Crawley, Re the Estate of
[2010] NSWSC 618
•9 June 2010
CITATION: Crawley, Re the Estate of [2010] NSWSC 618 HEARING DATE(S): 7 June 2010
JUDGMENT DATE :
9 June 2010JURISDICTION: Equity Division
Probate ListJUDGMENT OF: Palmer J DECISION: Statutory will approved. CATCHWORDS: SUCCESSION – STATUTORY WILL – “Lost capacity case” – whether reasonably likely that incapacitated person would have intended estate to vest in Crown as bona vacantia – whether reasonably likely that she would have made dispositions of proposed will. LEGISLATION CITED: Succession Act 2006 (NSW) – s 18, s 19, s 22 CATEGORY: Principal judgment CASES CITED: Fenwick, Re [2009] NSWSC 530 PARTIES: Richard Anthony Francis McCosker (Plaintiff) FILE NUMBER(S): SC 2010/098832 COUNSEL: Ms R. Kako (Plaintiff) SOLICITORS: Shanahans Solicitors (Plaintiff)
2010/099832 Re Estate of Crawley
JUDGMENT
9 June , 2010
1 This is an application under s 18 Succession Act 2006 (NSW) that a statutory will be made for Ms E.J. Crawley. The applicant is Ms Crawley’s brother-in-law, Mr McCosker.
2 For reasons that will appear, I am satisfied that there is no person who ought to made a defendant in the proceedings and that the only other party which may be interested in the application has been given due notice of it.

**Data extract**
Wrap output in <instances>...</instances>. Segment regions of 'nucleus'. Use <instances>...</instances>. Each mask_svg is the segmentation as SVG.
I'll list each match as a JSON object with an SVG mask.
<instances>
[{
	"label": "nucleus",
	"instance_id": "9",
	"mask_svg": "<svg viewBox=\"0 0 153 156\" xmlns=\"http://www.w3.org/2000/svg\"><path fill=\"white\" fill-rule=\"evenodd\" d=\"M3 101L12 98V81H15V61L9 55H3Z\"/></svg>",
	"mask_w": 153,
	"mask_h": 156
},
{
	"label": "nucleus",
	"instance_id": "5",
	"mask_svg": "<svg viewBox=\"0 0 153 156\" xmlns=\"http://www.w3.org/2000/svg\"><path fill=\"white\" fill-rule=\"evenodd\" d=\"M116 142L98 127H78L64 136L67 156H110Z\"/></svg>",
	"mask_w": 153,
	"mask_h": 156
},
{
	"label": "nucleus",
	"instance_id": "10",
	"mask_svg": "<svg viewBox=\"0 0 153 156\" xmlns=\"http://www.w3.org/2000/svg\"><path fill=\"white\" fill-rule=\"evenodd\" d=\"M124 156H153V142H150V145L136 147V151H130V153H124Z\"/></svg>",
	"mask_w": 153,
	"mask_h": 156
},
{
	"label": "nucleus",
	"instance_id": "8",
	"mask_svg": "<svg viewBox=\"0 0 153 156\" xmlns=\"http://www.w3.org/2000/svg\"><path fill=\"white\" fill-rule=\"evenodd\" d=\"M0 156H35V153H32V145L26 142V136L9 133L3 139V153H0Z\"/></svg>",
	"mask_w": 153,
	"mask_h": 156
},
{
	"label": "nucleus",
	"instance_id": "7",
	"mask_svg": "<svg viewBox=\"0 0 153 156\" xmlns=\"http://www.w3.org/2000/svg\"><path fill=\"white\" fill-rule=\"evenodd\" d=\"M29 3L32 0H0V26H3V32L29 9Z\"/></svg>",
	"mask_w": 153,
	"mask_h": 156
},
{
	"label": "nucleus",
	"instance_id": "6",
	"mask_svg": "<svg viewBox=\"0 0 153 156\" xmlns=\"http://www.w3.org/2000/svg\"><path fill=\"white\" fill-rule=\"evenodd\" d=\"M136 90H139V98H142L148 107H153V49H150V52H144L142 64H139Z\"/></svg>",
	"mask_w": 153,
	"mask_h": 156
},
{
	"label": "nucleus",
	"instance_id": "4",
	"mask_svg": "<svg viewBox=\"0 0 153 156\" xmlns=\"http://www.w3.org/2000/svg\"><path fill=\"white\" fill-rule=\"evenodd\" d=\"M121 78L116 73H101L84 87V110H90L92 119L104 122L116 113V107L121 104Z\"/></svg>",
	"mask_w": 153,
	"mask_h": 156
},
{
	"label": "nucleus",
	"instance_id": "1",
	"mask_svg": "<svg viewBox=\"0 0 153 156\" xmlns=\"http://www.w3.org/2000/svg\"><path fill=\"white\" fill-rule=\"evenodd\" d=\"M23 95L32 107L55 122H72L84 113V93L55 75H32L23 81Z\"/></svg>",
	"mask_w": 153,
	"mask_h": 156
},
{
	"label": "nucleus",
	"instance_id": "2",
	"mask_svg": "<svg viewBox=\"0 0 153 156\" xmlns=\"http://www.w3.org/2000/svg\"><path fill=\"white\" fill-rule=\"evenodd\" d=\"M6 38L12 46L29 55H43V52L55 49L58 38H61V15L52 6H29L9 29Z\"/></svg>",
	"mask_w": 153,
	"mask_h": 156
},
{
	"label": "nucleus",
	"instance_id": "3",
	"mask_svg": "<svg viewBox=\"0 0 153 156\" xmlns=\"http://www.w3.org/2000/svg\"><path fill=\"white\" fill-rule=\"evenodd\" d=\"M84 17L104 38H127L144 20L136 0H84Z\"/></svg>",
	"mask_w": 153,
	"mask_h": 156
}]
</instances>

**The exercise**
Which sections of the Succession Act 2006 (NSW) does the judgment list under legislation cited? The material has nothing to do with the judgment.

**Full response**
s 18, s 19, s 22